American businessman (1923–2010)

Bill Lebold Harbert (July 21, 1923 – June 27, 2010) was an American businessman and founder of the international construction firm B.L. Harbert International. He was the brother of businessman John M. Harbert.

==Life==
Harbert was born in Indianola, Mississippi on July 21, 1923. Soon after his family moved to Birmingham, Alabama, Harbert enrolled at Auburn University, where he graduated in 1948 after serving in World War II.

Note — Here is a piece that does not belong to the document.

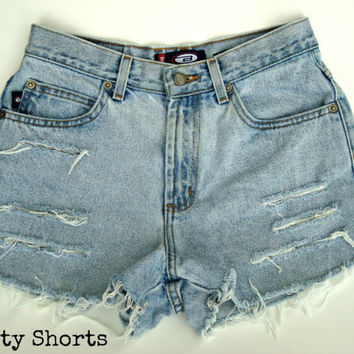 High Waisted Shorts Bongo Brand Light Wash Jean by shortyshorts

Following his graduation from Auburn, he and his older brother, John M. Harbert, founded Harbert Construction Company. The company, which later changed its name to Harbert Corporation, became one of the world's largest construction and engineering companies. In the early 1990s Harbert Corporation sold its domestic construction division to Raytheon in an effort to focus more on investment management. Soon after, the international division was sold to Bill Harbert. The international division became part of Bill Harbert International Construction (BHIC) in 1991. In 2000, Bill Harbert retired and assets of BHIC were sold. The company changed its name to B.L. Harbert International and is headed by Bill's son Billy Harbert.

On June 27, 2010, Harbert died at the age of 86 in Birmingham, Alabama. He was survived by his son Bill L. Harbert Jr. and his daughters Anne Harbert Moulton, and Elizabeth Harbert Cornay.